O show falhou Bonnie de outras maneiras. Sua mãe, Elizabeth, foi desenhada em estereótipo: uma mulher negra mística que tinha visões, praticava um forma vodu de cura (sem explorações de sua origem familiar para preencher as lacunas) e reduziu o frágil estado mental de sua filha a uma droga. (Nossa compreensão da relação de Bonnie com seu pai é informada apenas por uma cena de aproximadamente um minuto em que Bonnie o confronta sobre sua falha em protegê-la da ira de sua mãe. Sua lealdade ao agressor de sua filha é igualmente confusa.) Elizabeth, pelo menos , faz a observação incisiva de que ninguém em Monterey se parece com sua filha - eu não vi nenhum outro negro desde que cheguei aqui, ela diz a Bonnie - mas ela logo é derrubada por um derrame súbito, possivelmente induzido pela visão.

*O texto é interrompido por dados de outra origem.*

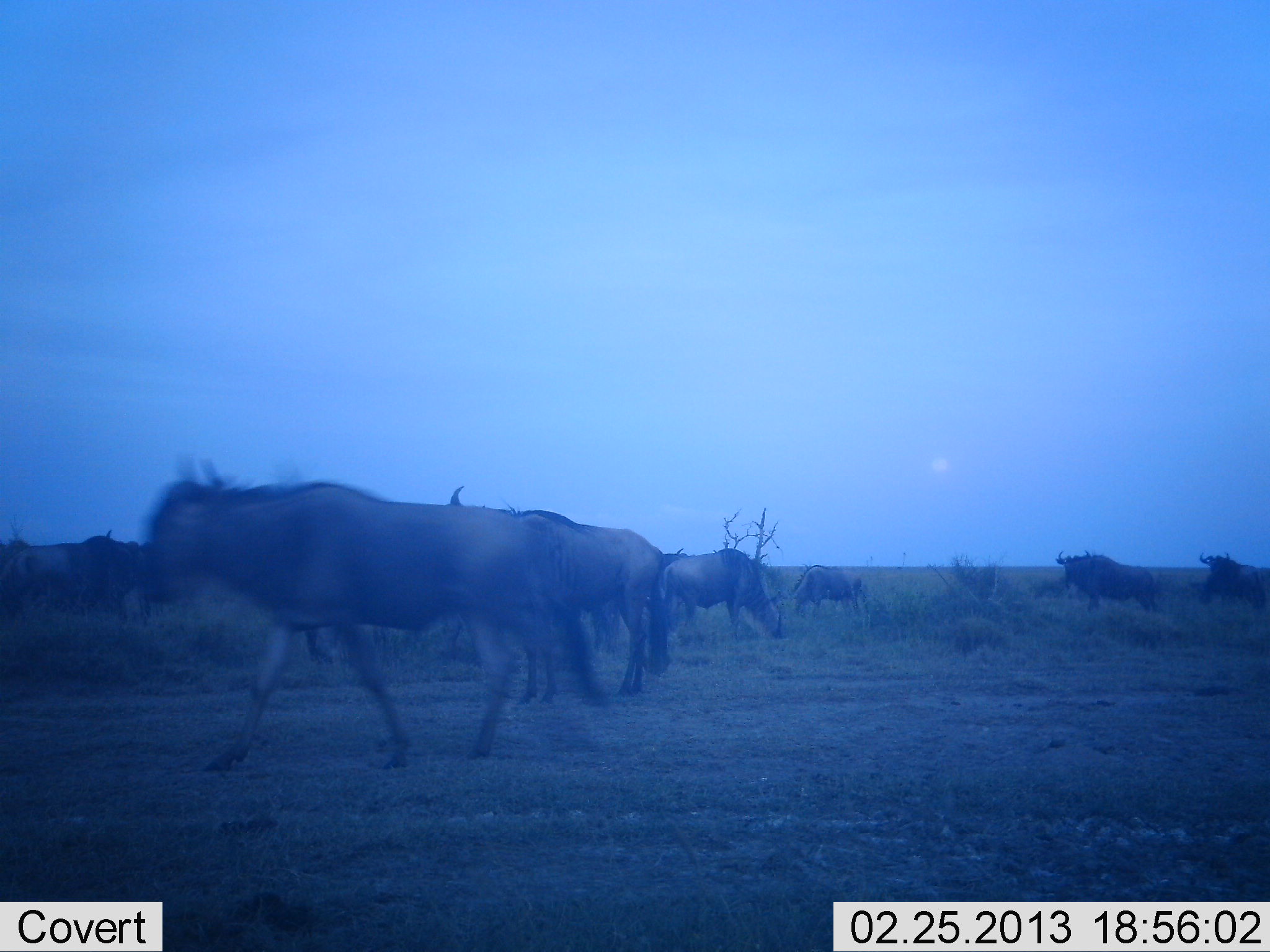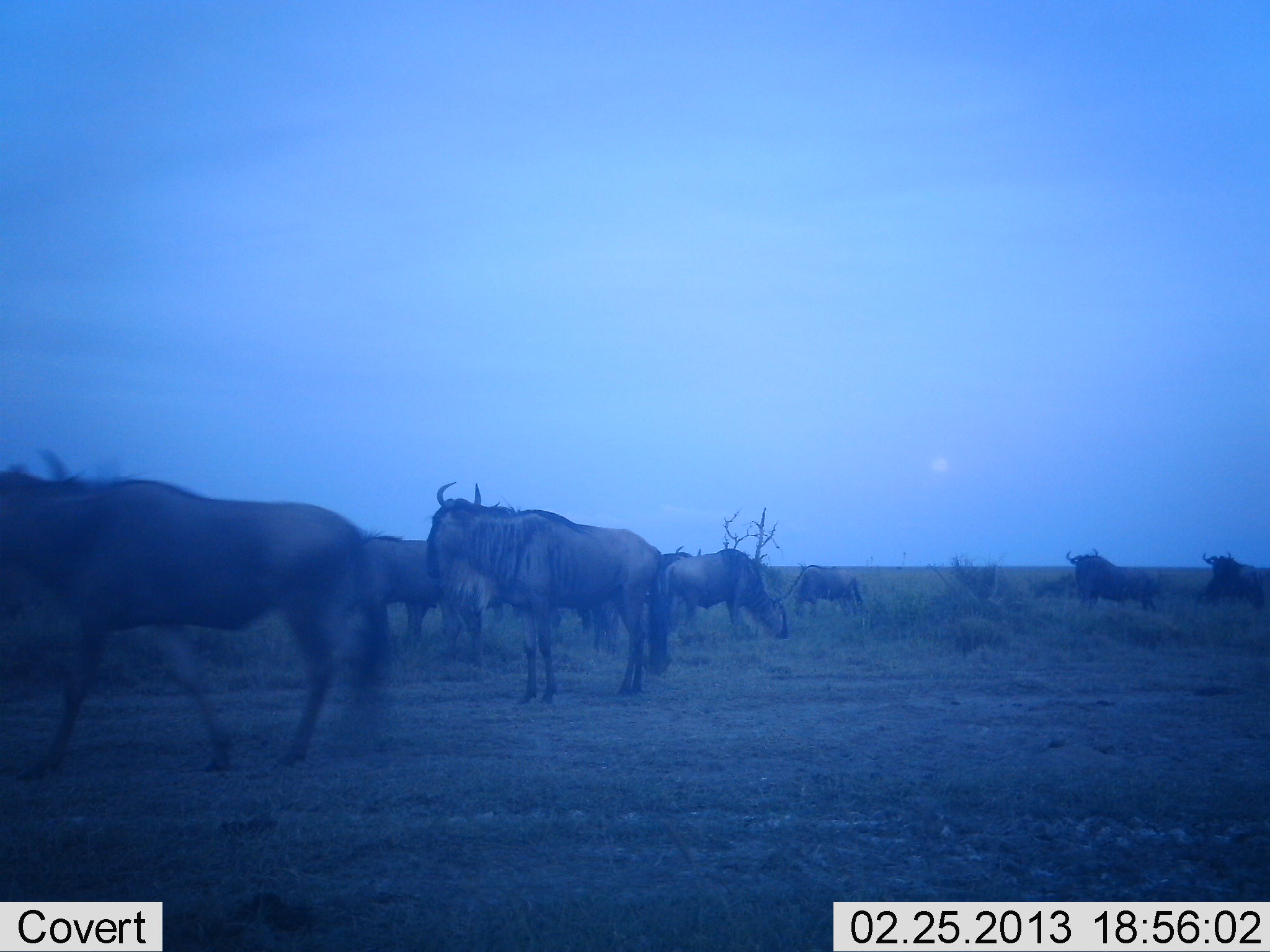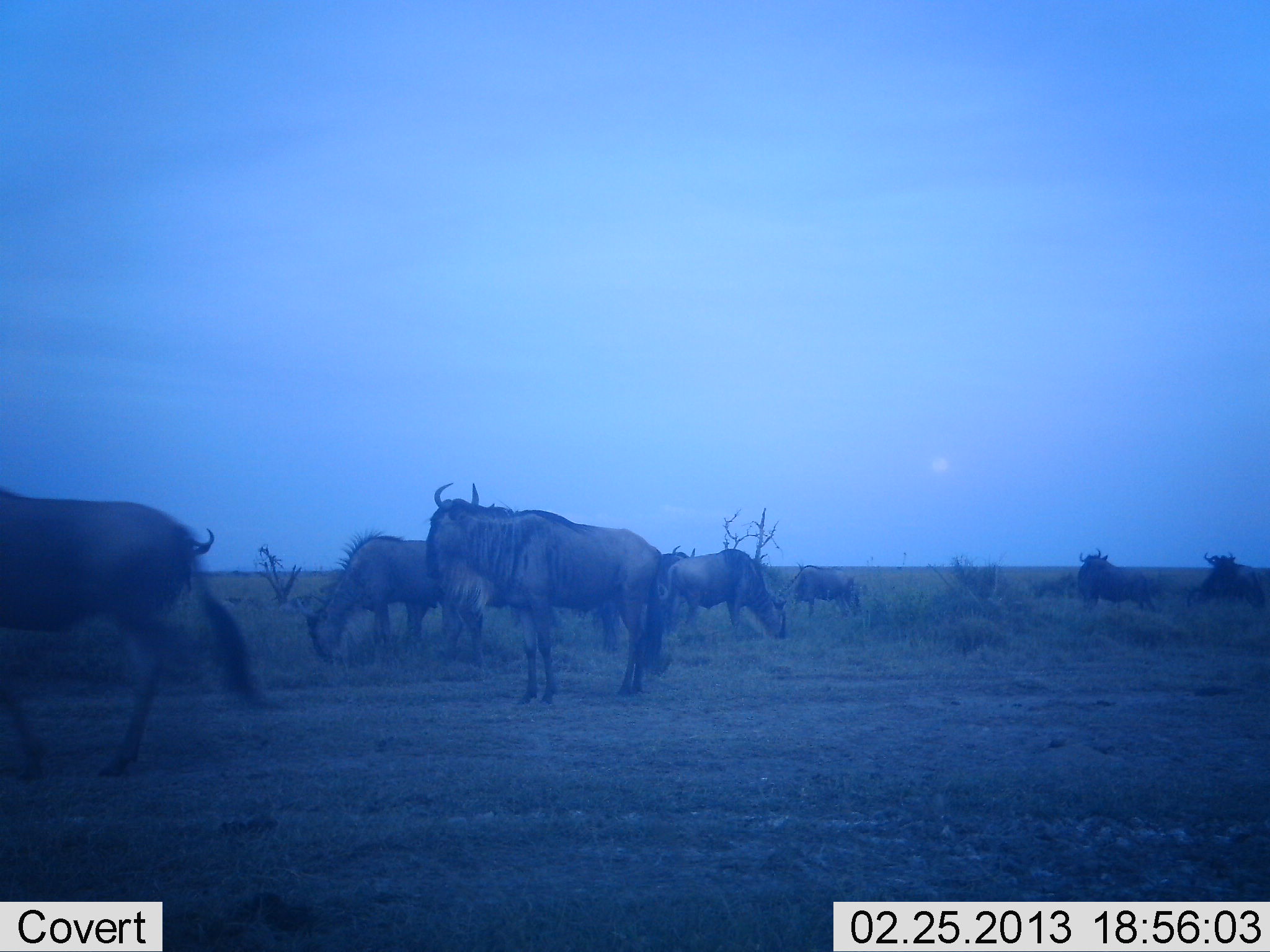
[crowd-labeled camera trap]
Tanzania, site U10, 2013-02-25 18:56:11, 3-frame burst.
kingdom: Animalia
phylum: Chordata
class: Mammalia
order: Artiodactyla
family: Bovidae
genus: Connochaetes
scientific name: Connochaetes taurinus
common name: blue wildebeest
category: wildebeest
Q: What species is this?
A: Wildebeest (blue wildebeest) (Connochaetes taurinus).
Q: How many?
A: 10.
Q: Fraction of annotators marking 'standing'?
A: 74%.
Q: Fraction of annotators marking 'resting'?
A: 5%.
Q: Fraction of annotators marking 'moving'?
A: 79%.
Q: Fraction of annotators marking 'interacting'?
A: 5%.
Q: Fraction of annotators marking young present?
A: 0%.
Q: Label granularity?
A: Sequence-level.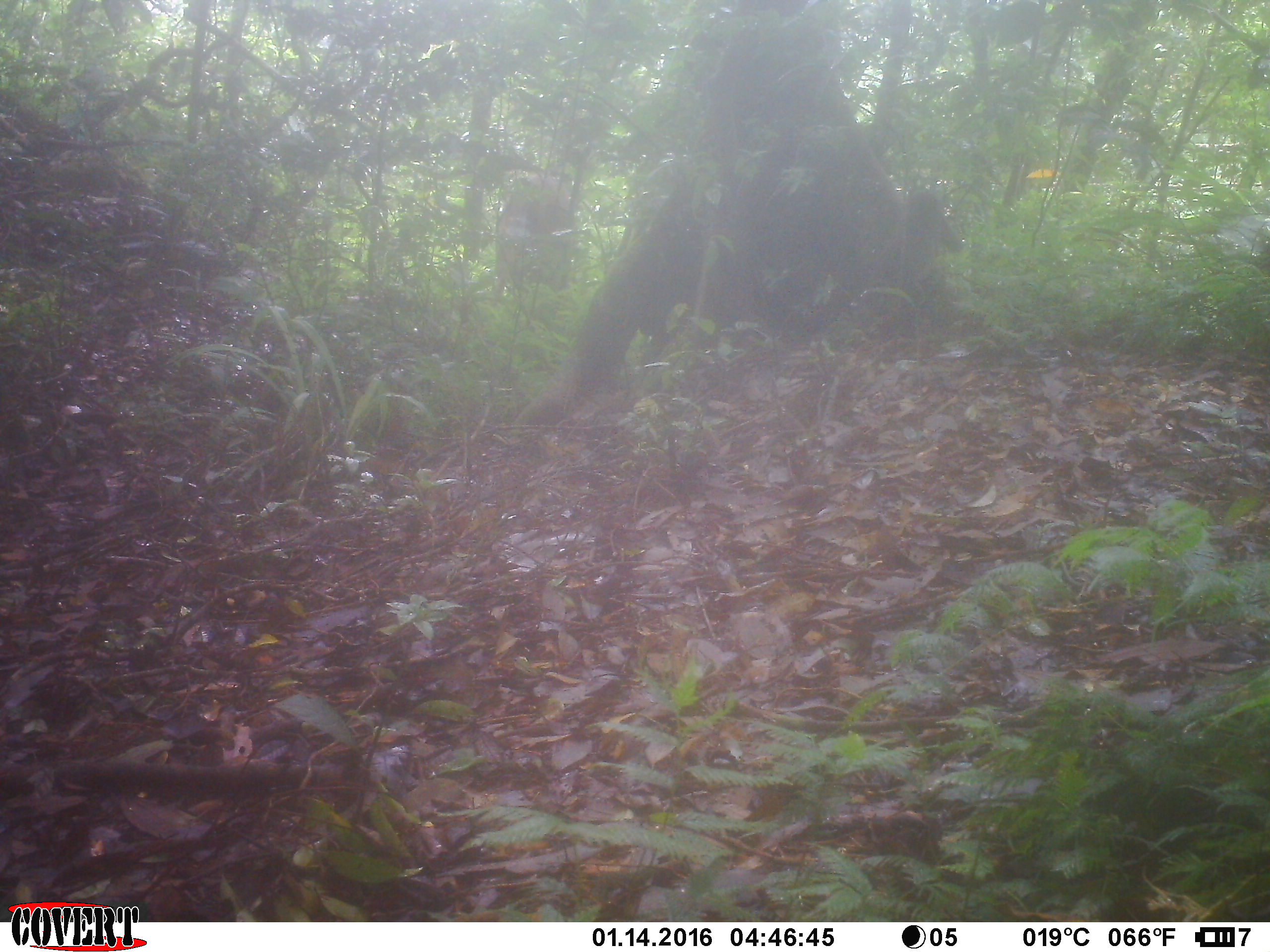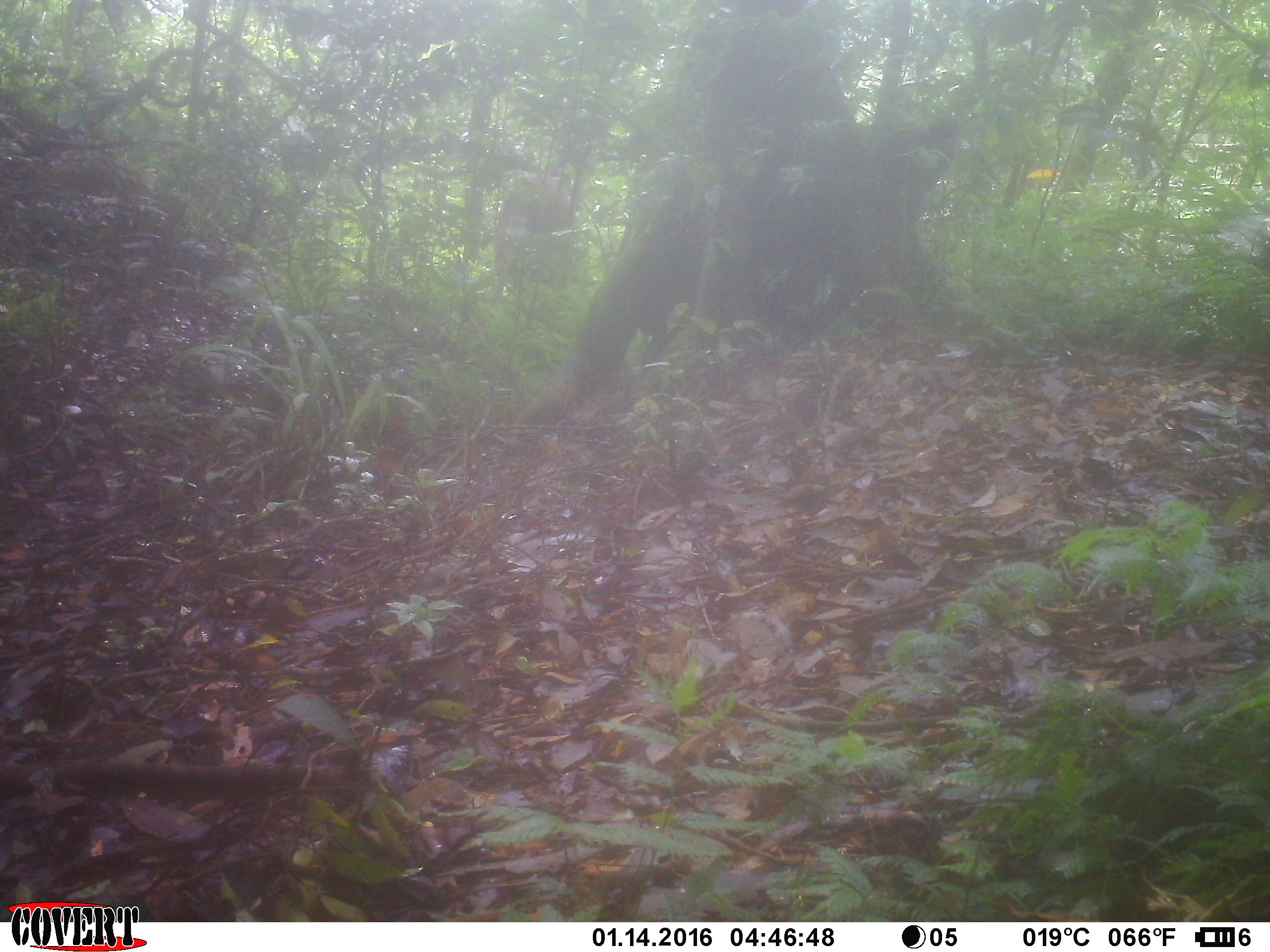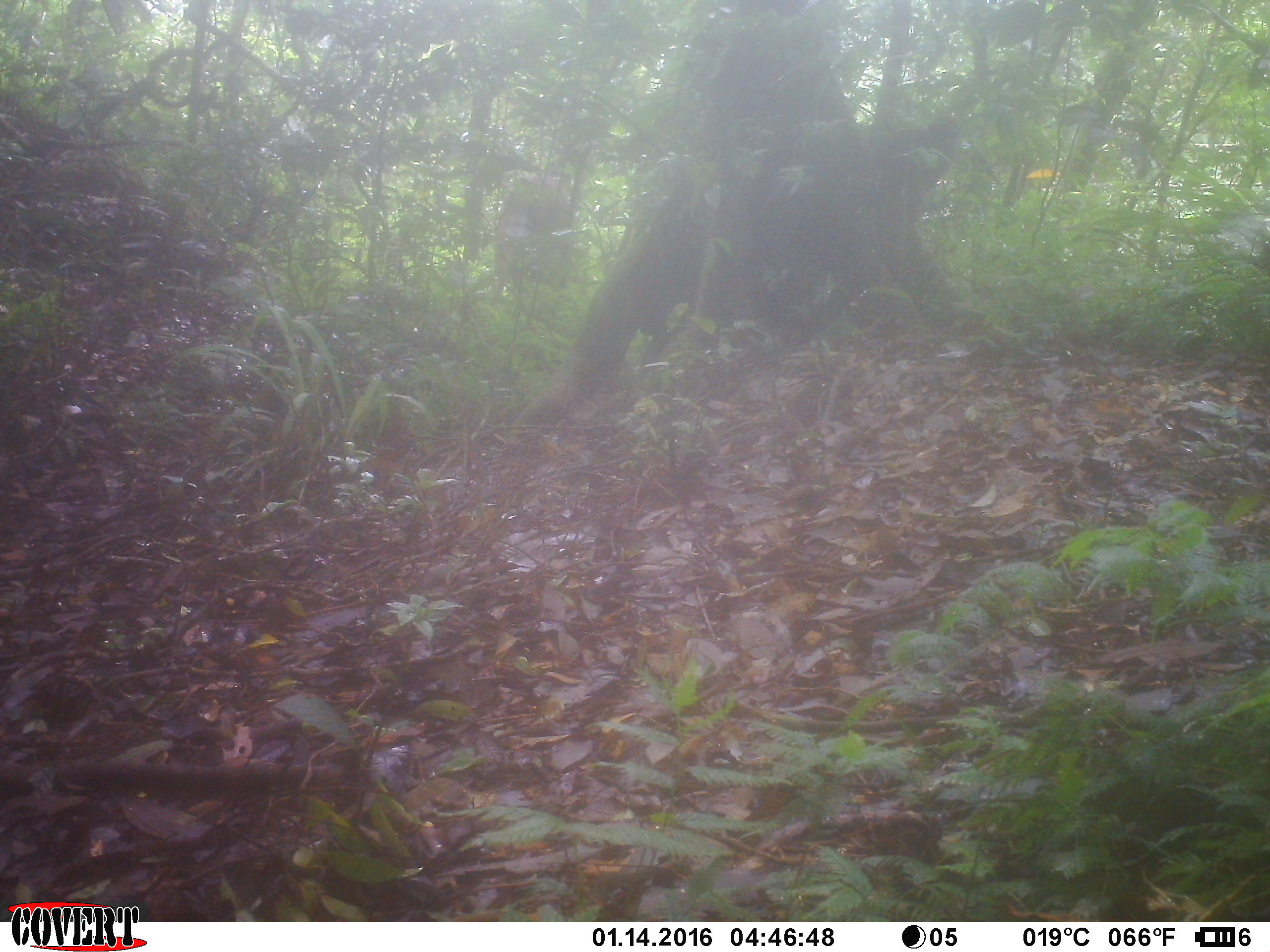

Com exceção de algumas cenas, Elizabeth passa o resto da temporada em coma.

A raiz da violência que Bonnie suportou nas mãos de sua mãe nunca é totalmente explicada - é alimentada por problemas de saúde mental, temperamento, ressentimento? - embora seja sugerido que Elizabeth é alcoólatra, o que torna ainda mais intrigante quando Bonnie pede a Nathan para trazer vinho ao hospital para comemorar a curta recuperação de sua mãe.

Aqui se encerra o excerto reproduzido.